* [Record set]:
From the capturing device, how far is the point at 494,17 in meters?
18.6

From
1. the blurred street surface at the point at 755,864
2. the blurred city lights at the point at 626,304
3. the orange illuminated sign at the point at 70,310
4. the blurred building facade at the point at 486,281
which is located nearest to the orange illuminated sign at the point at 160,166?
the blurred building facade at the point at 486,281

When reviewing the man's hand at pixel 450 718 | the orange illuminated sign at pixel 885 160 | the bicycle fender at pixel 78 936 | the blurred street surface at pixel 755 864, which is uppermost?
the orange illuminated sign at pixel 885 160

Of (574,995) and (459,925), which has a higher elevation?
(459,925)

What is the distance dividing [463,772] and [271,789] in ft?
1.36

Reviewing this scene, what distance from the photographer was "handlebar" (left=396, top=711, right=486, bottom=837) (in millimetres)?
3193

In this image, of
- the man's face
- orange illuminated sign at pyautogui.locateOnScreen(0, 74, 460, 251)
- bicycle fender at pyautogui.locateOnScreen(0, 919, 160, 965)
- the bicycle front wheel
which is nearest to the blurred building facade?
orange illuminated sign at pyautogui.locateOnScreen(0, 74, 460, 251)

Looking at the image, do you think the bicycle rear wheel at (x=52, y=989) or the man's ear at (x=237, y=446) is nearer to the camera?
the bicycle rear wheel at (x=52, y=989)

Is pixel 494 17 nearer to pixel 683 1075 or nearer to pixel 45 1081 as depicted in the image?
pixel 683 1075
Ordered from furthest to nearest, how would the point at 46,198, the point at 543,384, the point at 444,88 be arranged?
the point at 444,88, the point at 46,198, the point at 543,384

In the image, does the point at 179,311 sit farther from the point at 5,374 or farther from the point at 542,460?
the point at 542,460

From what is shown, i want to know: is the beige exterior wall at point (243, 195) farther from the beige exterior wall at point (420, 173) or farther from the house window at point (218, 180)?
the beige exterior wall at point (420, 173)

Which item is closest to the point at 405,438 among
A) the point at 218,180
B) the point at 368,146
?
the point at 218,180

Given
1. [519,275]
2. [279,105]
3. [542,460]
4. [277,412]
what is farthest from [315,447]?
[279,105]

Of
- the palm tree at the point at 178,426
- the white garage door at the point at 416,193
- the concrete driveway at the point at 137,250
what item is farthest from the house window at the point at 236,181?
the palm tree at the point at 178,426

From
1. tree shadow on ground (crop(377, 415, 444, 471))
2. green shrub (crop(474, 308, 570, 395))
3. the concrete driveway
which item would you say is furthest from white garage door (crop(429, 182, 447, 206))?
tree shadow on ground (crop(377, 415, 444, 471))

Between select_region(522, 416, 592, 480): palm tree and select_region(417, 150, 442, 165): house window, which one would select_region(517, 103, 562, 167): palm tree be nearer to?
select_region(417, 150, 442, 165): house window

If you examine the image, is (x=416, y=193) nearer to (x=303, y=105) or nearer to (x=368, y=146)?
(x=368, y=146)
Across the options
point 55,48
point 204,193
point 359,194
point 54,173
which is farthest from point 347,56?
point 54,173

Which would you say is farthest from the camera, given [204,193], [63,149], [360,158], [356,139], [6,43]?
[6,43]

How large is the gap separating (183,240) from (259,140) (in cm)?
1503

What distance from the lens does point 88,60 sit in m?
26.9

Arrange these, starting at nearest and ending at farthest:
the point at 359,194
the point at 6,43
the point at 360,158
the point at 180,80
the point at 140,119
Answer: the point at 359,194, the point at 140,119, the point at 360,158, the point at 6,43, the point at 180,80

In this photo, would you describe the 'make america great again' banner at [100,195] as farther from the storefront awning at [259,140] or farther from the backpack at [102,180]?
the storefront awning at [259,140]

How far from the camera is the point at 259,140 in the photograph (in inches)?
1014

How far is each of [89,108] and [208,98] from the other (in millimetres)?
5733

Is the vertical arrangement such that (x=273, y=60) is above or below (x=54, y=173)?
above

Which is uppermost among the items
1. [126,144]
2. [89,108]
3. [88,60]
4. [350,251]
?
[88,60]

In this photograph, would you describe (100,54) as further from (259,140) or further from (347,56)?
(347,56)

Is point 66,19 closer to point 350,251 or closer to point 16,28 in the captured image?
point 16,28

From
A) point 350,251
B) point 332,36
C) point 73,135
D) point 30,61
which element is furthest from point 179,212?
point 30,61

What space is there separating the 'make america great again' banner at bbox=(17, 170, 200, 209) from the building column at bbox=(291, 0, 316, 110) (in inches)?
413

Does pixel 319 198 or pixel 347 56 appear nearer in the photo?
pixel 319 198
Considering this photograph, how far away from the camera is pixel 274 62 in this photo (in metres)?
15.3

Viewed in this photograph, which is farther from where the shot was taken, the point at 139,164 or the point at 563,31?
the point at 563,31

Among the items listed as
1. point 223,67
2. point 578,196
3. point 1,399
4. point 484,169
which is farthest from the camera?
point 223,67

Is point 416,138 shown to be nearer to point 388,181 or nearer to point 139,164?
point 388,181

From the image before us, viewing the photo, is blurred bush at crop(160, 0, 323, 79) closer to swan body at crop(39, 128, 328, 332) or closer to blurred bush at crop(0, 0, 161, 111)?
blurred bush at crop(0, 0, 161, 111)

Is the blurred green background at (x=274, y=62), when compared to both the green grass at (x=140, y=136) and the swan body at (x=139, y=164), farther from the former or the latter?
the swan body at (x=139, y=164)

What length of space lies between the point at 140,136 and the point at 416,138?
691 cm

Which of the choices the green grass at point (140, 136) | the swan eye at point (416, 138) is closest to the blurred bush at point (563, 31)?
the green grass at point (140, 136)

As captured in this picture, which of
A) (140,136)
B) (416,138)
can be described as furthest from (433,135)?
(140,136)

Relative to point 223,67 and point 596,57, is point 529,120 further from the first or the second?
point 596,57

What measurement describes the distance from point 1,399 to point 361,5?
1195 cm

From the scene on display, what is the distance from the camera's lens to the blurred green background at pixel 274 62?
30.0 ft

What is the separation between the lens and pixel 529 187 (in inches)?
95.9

* [Set exercise]:
Output the stretch of the listing above from the line containing "In this image, of" through the line containing "which is nearest" as a Markdown table with the columns Row and Line. Number each line in Row and leave out any blank lines.

* [Result of this task]:
| Row | Line |
|---|---|
| 1 | In this image, of |
| 2 | - the man's face |
| 3 | - orange illuminated sign at pyautogui.locateOnScreen(0, 74, 460, 251) |
| 4 | - bicycle fender at pyautogui.locateOnScreen(0, 919, 160, 965) |
| 5 | - the bicycle front wheel |
| 6 | which is nearest to the blurred building facade? |